Three Summers Ago…

Three summers ago I remember taking the last ferry on a late summer’s evening from Oban to Craignure on the Isle of Mull. It was a beautiful evening, the sun hung just above the horizon and bathed the whole landscape in a beautiful warm glow. The Hebrides are perhaps one of the most beautiful places in the world, low slung islands and beautiful mountains competing for your admirations’ attention with the stunning seascape and wildlife. I remember arriving about 11.30 into Tobermory, that picturesque harbour in the north of the island. Even at that time of night it was still light. What a magnificent place. I’d gone there to meet some local Christians and to do some praying and mission. Maybe where I’m getting to is that to leap out on some quest in somewhere fairly remote in the world’s eyes, is not strange to me. I’ve been doing it now for some years.
I don’t know what reminded me today of that trip some years ago. Maybe I’ve been writing far too much today. I’ve had to finish some work I’ve had on the back burner for a while, because it all needs translating for a conference next month! The last couple of weeks have seen my family settle into Mkushi again. We’ve seen some people that we know and well life is very different here, but we are settling in! The kids’ school is 18 miles away for a start (about 25 mins), town is some 24 miles away. That is what maybe made me think of the Highlands, the sheer distance between everything. The church here is also constructed in a similar way. Lots of villages and churches residing in each village, with one or two larger churches competing for attention, but they are generally disconnected or can be hard to get to.
At the farmhouse, I have 2 or 3 workers, a night watchman, someone who helps in the house and a handyman, which is good because lots needs fixing up!  They are called Frank, Moses and Lasford. Frank especially seems to want to teach me Bemba, a language I have hardly excelled at. I speak Pa Nono (little!) Then of course there is Anxion the farm foreman, who has set up a meeting for me in Chilata area, next week. It’s great! Whilst life is different, there is a very real sense that God has given us this place (for a while at least) so we can get on with the job of empowering people to reach and transform the rural areas.
The kids are at school. They go to Chengelo, which is a private Christian school that uses the English curriculum. (you can have a look at the school It’s a great environment for them and I think gives them some stability in what has been a big change for them. Again I’m really thankful for this.
That again is what this trip, this time has in common with my trip to the Isle of Mull. It is a mission. Jude and I are both very mindful that we are here to do two things. 1) Stay close to God and 2) Accomplish a Mission that He himself has given us. I remember travelling to Mull to literally knock on someone’s door to encourage them. I think my opening line was, “I believe God has sent me here to encourage you!” What gives you the confidence (despite your doubts and the cry at the back of your mind that you are insane”) to do that kind of thing? It’s a sense of the Lord telling you to do it. No I don’t get everything right, but even when I’ve got it wrong it has worked out OK! So God has sent us here, we know that, and he has provided what we need.
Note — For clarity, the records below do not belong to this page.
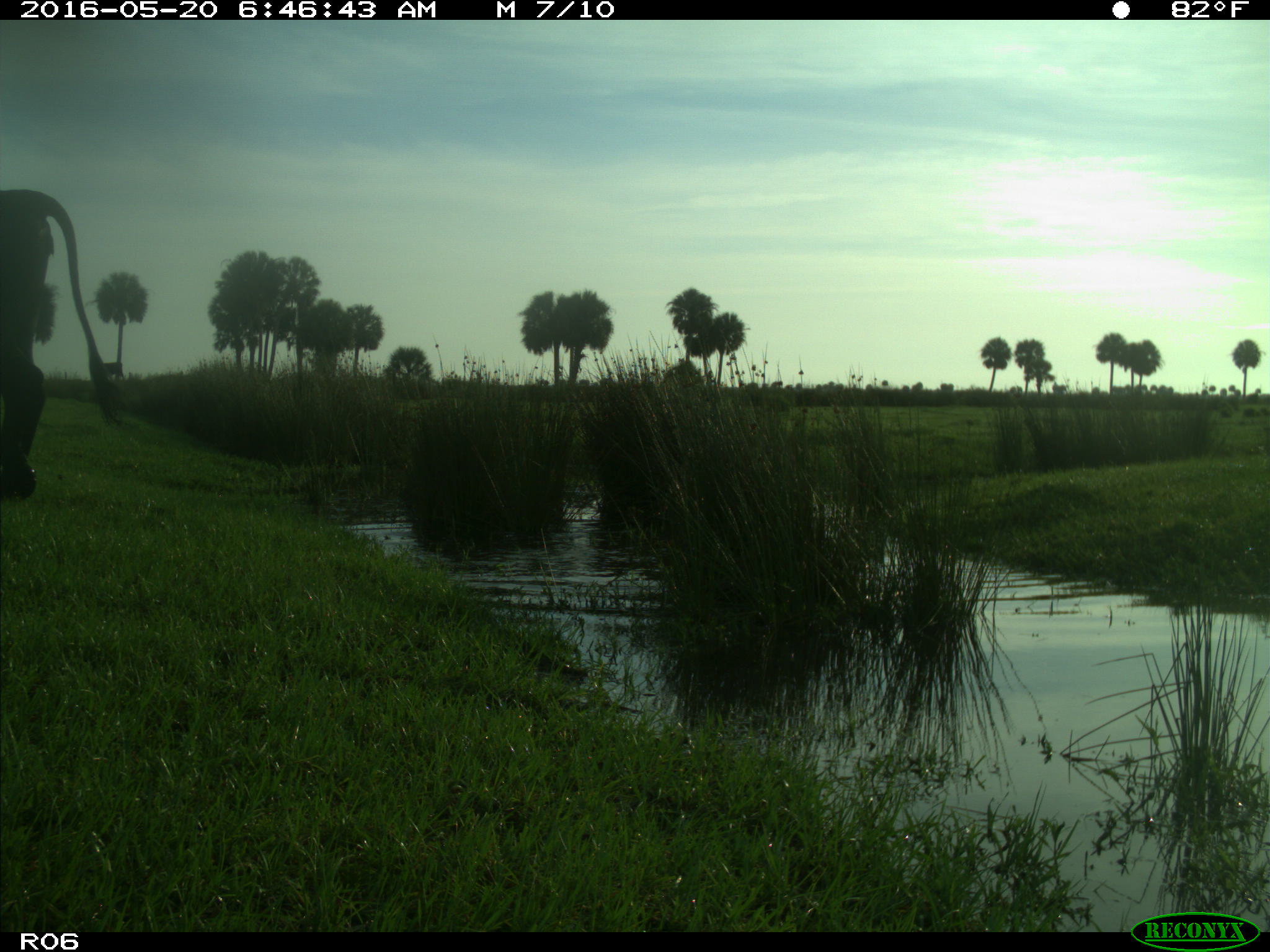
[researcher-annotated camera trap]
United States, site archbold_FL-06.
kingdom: Animalia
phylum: Chordata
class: Mammalia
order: Artiodactyla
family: Bovidae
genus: Bos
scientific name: Bos taurus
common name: domestic cow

This is so important. I’ve learnt that if you are not secure in this, you may as well pack up and go home as you simply cannot function in a spiritual or leadership sense. On one level you are physically doubting if you should be there in the first place and on the other you are so susceptible to the knocks and discouragement that come your way. We also then have an enemy who loves to take advantage of our vulnerable position and will make sure some knocks and discouragement come your way.
It’s actually a little strange for Jude and I to work together. As those of you who know us will know, we can have our moments 🙂 Jude is working predominantly on the practical side of the ministry, currently writing some notes encouraging villagers to use their lives practically in their village. It’s really exciting stuff. I’m trying to organise people and build networks for new work in the bush. At the end of July we have a conference for 30 individuals who could be future pioneers in the capital, Lusaka. They are from all over Zambia and even 3 from Namibia. So that again is encouraging and does bode well for the future.
The Isle of Mull is a long way away, the UK is long way away, and yet the task is the same. I really feel quite privileged to be here and privileged to having been chosen by God to play my small part in the extension of His Kingdom, that I pray will have no end in rural Africa. The mission we have is no easy one and yet we have God’s favour and his Spirit helping us to do it, opening doors for us and bringing people our way. These are thoughts, truths that as we step forward I want to hold on to.